++++ PASSAGE SHOWN

Thursday, March 4, 2010

these are my confessions

the finish line is in sight. i am officially done with the double-whammy, two-day History of Christian Thought midterm. Old Testament exam, also done. tomorrow is Friday. I have a Hebrew quiz. then, a week of freedom. and even better, a week of freedom that I get to spend in Chicago with KWood! it's so close i can taste it. and it's been a hard-fought, exhausting battle to get here.

thankfully, though, in the midst of this stressful week, the two hours of class time that i typically detest the most (con ed reflection) were spent in a much more useful, enjoyable, even cathartic manner this past wednesday. a little background: this reflection group is a 2 hour weekly meeting that i have with my fellow classmates and MUST volunteers. we are a pretty tight group because we met every week last semester as well and are obviously sharing a lot of the same experiences. however, this reflection time has become a source of extreme frustration for a lot of us (and i would put myself at the top of that list) because we feel like nothing much is being accomplished within those 2 hours. we haven't been able to process our experiences at the shelter, we haven't been able to honestly share our feelings, and sometimes we haven't even been able to make our voices heard. so some of us (again, myself included) have chosen to silence our own voices entirely and sit there stewing contemptously instead.

++++++++

Render this sentence from the journal entry above in Spanish: "we are a pretty tight group because we met every week last semester as well and are obviously sharing a lot of the same experiences."

++++ SUPPLIED ENTRIES

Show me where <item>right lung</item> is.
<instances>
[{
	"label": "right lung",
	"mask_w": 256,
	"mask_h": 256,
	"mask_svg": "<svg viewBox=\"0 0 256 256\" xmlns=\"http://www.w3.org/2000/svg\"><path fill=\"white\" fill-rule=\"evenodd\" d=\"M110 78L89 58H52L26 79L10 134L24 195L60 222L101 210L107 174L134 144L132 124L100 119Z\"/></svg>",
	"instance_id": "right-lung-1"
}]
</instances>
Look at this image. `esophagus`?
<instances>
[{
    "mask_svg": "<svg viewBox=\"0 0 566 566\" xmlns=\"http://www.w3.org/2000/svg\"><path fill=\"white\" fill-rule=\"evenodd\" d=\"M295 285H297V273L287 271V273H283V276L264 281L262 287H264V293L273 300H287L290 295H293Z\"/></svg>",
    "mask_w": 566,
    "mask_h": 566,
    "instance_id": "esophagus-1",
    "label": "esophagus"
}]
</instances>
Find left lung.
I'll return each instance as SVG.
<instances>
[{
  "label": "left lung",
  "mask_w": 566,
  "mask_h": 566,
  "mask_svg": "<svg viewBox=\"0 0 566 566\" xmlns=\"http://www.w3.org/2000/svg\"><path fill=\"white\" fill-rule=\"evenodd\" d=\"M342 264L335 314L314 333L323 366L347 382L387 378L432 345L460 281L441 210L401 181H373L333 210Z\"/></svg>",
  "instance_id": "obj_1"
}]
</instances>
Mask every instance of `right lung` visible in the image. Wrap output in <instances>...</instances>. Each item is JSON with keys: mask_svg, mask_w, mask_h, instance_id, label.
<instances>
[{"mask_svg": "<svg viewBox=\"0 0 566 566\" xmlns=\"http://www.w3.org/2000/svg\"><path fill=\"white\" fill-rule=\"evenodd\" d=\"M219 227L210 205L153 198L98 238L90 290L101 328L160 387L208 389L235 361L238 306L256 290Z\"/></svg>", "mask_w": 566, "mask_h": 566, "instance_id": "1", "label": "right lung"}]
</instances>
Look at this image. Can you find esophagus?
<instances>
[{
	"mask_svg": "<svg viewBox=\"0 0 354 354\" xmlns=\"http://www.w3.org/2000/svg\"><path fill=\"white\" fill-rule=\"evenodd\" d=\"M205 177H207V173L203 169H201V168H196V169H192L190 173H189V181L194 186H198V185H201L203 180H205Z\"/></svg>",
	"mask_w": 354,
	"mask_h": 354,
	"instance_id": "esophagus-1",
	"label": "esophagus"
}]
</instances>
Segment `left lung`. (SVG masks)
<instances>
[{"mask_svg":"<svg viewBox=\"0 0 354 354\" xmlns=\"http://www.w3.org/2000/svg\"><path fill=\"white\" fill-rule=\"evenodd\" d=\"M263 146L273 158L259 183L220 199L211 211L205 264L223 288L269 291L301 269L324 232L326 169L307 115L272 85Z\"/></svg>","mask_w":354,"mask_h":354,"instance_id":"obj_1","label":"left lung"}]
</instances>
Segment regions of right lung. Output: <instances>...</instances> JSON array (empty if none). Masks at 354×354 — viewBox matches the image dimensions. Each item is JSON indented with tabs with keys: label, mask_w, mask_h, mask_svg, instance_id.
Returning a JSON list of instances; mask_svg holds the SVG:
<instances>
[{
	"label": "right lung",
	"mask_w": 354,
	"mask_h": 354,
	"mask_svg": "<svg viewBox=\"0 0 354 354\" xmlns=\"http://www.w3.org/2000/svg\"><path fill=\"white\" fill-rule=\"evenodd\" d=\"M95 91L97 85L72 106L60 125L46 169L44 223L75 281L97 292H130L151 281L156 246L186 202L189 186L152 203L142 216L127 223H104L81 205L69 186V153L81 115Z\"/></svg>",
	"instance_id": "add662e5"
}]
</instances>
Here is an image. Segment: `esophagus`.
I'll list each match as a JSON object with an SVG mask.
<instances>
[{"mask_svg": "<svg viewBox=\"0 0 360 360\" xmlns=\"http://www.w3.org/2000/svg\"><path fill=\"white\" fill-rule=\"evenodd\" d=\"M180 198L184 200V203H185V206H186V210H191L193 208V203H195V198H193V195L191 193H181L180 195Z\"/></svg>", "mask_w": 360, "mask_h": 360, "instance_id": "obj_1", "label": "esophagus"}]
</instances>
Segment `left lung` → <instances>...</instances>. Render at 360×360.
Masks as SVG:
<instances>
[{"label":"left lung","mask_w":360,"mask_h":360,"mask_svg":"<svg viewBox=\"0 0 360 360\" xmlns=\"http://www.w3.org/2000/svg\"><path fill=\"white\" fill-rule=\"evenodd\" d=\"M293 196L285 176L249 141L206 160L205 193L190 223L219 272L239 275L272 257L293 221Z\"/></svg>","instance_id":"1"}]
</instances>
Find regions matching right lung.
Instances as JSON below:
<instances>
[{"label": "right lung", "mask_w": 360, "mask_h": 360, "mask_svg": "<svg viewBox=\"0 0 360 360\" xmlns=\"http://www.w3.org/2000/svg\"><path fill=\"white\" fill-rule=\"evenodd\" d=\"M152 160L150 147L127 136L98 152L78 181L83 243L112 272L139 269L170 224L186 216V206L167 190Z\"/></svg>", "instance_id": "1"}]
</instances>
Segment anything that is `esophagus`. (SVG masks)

++++++++

**OUTPUT FOR THIS EXERCISE**. somos un grupo bastante unido porque también nos reunimos todas las semanas el semestre pasado y, obviamente, estamos compartiendo muchas de las mismas experiencias.